-- Work order --
Revise the article on next month's budget: write out the passage starting at "Labor must be" and ending at "belt for nothing.", changing "sourdough" to "wholemeal".

-- Excerpted text --
---+---
Pain points

 

Labor must be prepared to cut spending in next month’s budget in order to ease the pain on middle income households. By Nick Cater.

The Treasurer’s promise of a bread-and-butter budget tells us less than we deserve to know about next month’s financial statement. Does he mean bread, as in a $2.20 soft-white sandwich loaf or as in fresh-baked rye sourdough at $8.50?

Was it butter, as in $3.60 Woolworths home-brand, or Paris Creek biodynamic organic butter at $8.69 from Harris Farm? The price difference of almost 300 per cent says much about the economic gulf between two Australias. No prizes for guessing which part will cop the biggest thrashing from rising interest rates. It’s not called the mortgage belt for nothing.

In Oran Park in Sydney’s outer west, just 8 per cent of homes are owned outright, and 54 per cent of homes have a mortgage attached. In Mosman, deep in teal country on Sydney’s north shore, barely a quarter of households (26 per cent) are paying off their homes while 37 per cent own their homes outright. Indeed, the 2021 census tells us 478 lucky Mosman households have paid off their mortgages in the past 10 years. The sly redistribution of wealth from the asset poor to the asset rich is one of the less equitable consequences of keeping interest rates low in an unprecedented period of monetary expansion.

Raising interest rates is a blunt tool to control inflation, but the only one available when we lack the courage to cut public spending. Think of the response to inflation as a legalised form of torture – deliberate application of pain for as long as it takes to reduce spending. Since politicians are reluctant to take the electoral pain that comes from cutting budgets, families must be tied on the rack and stretched.
---+---
-- Data excerpts --
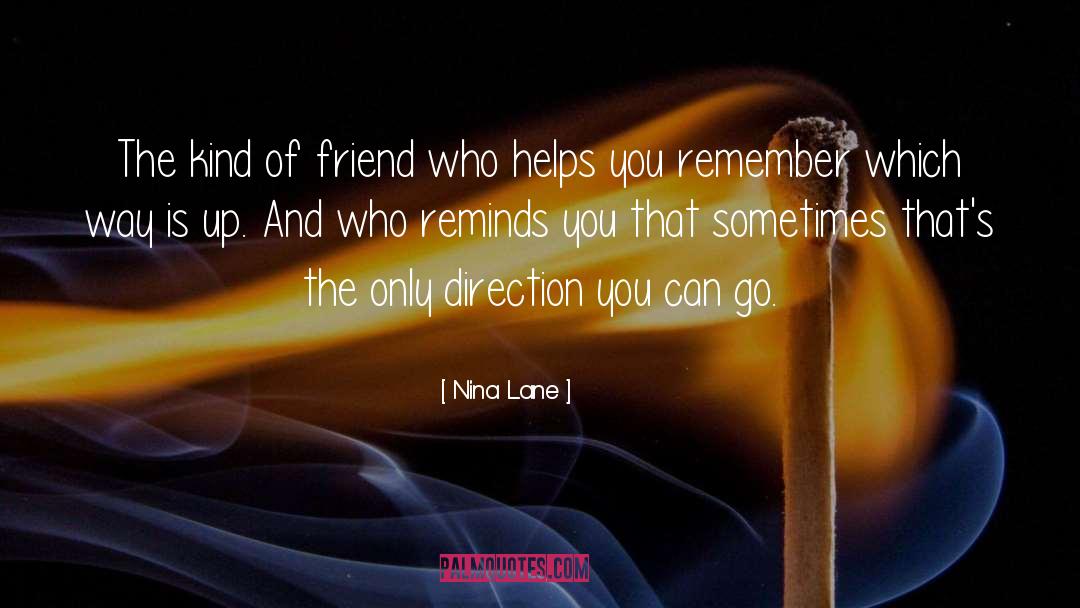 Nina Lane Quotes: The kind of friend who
---+---
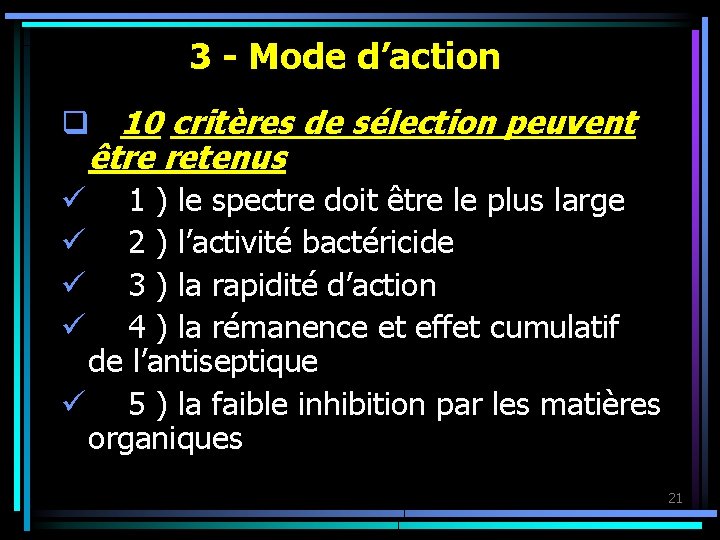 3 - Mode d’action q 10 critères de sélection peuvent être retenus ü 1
---+---
-- Task response --
Labor must be prepared to cut spending in next month’s budget in order to ease the pain on middle income households. By Nick Cater.

The Treasurer’s promise of a bread-and-butter budget tells us less than we deserve to know about next month’s financial statement. Does he mean bread, as in a $2.20 soft-white sandwich loaf or as in fresh-baked rye wholemeal at $8.50?

Was it butter, as in $3.60 Woolworths home-brand, or Paris Creek biodynamic organic butter at $8.69 from Harris Farm? The price difference of almost 300 per cent says much about the economic gulf between two Australias. No prizes for guessing which part will cop the biggest thrashing from rising interest rates. It’s not called the mortgage belt for nothing.